Below are some records. Output the lines from the first one through the line that holds "Ms. Stuart Muntzing Skok", exactly as written, with no pictures.

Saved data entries

=== Begin Enclosure ===

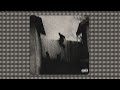 Don Toliver NO COMMENTS Audio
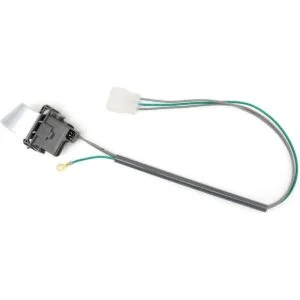 3949238 Pieza de repuesto para interruptor de tapa de_2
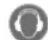HK AUDIO Sonar 112Xi - General Notes on Safety for Loudspeaker Systems - 8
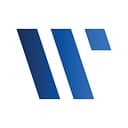 Wabash logo
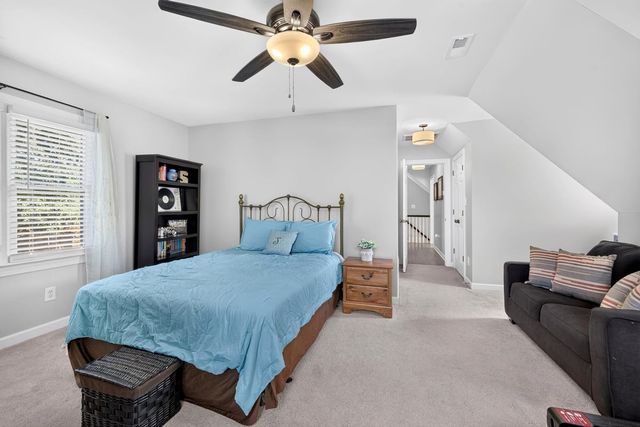 9513 Brimstone Lane, Raleigh, NC 27613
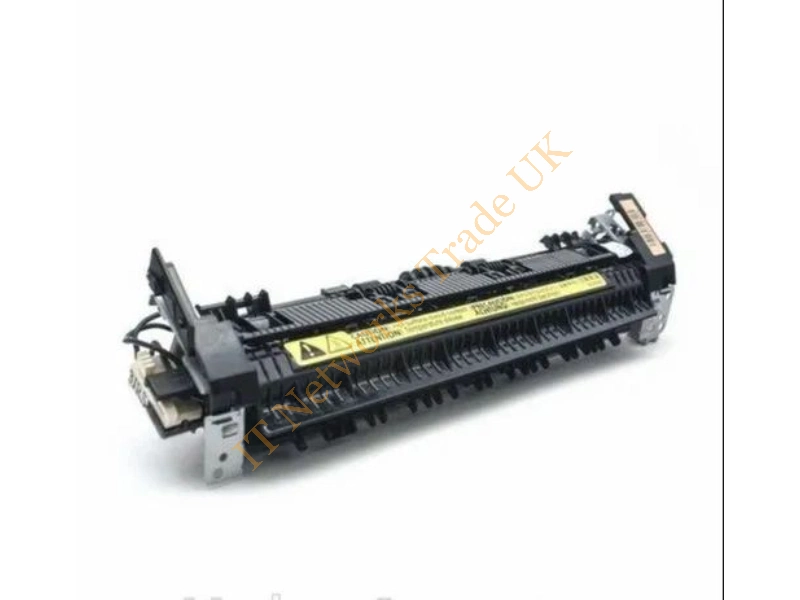 RG1-1788-030 HP Fuser Assembly (110V) LaserJet IIP / IIIP Printer Printer Accessory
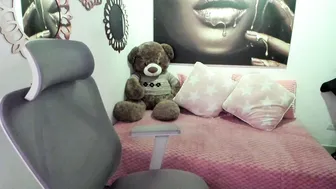 marianalopez81 cam nude sex chat cam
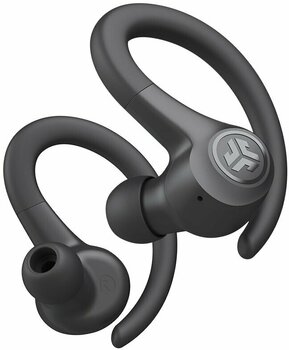 Jlab Epic Air Sport ANC - Muziker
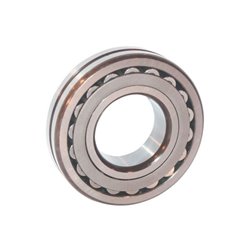 Łożysko baryłkowe SKF 750022211K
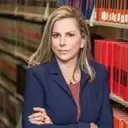 Ms. Stuart Muntzing Skok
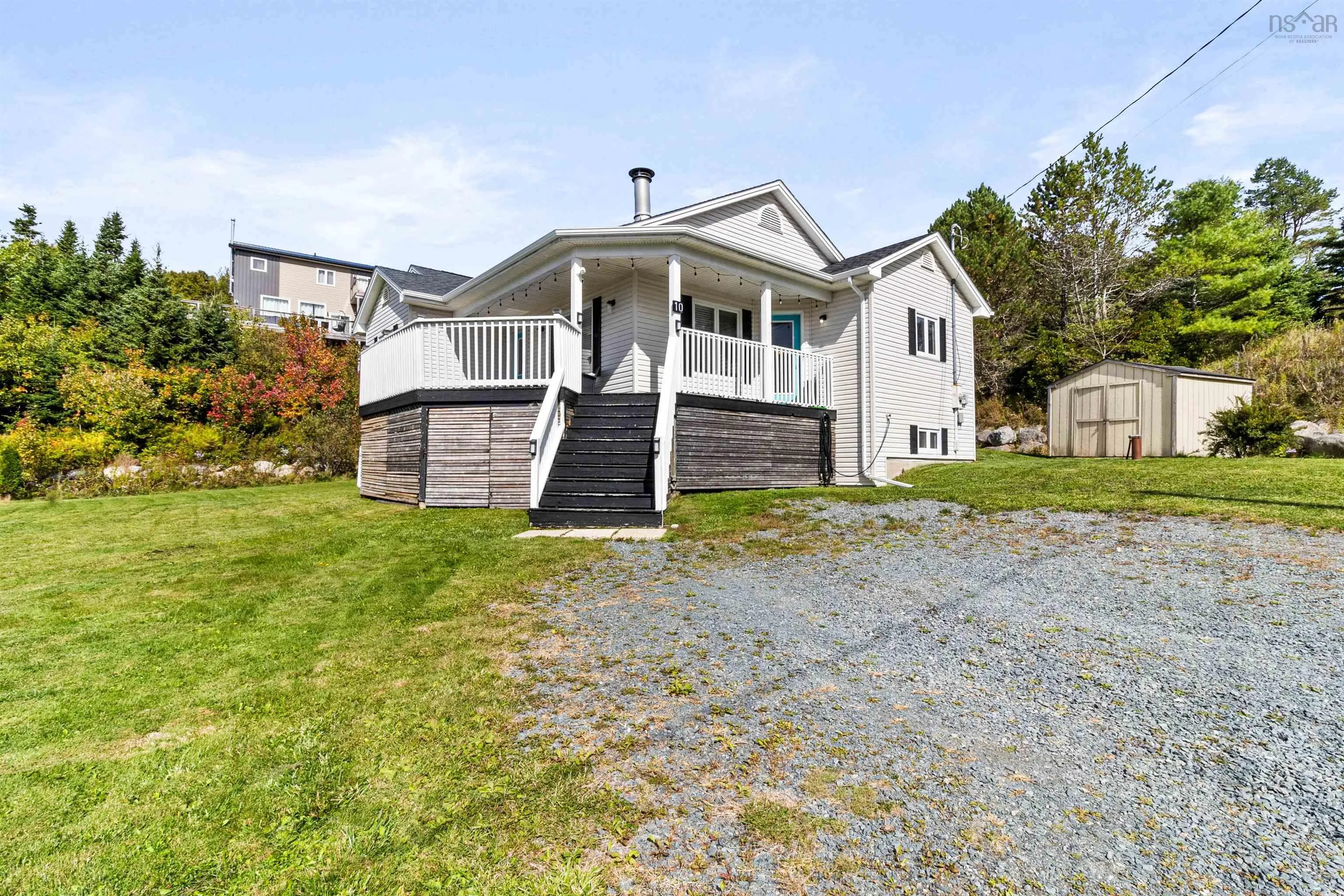 10 Mystic Ridge, Brookside, NS B3T 1S9, 5 Bedrooms Bedrooms, ,2 BathroomsBathrooms,Residential,For Sale,Mystic,202524907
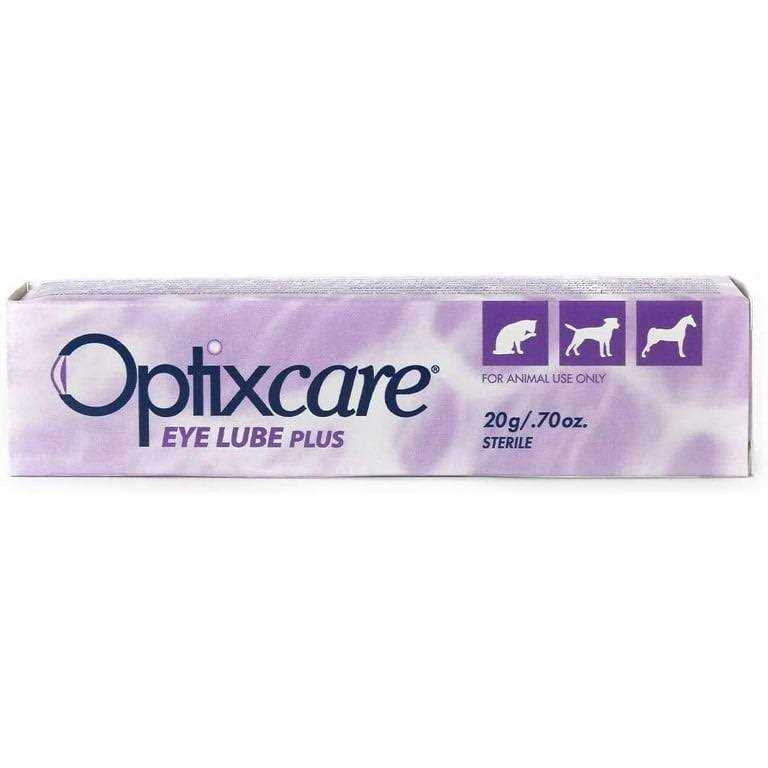 Eye Lube A87584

=== End Enclosure ===

- _RESULT_
 Don Toliver NO COMMENTS Audio
 3949238 Pieza de repuesto para interruptor de tapa de_2
HK AUDIO Sonar 112Xi - General Notes on Safety for Loudspeaker Systems - 8
 Wabash logo
 9513 Brimstone Lane, Raleigh, NC 27613
 RG1-1788-030 HP Fuser Assembly (110V) LaserJet IIP / IIIP Printer Printer Accessory
 marianalopez81 cam nude sex chat cam
 Jlab Epic Air Sport ANC - Muziker
 Łożysko baryłkowe SKF 750022211K
 Ms. Stuart Muntzing Skok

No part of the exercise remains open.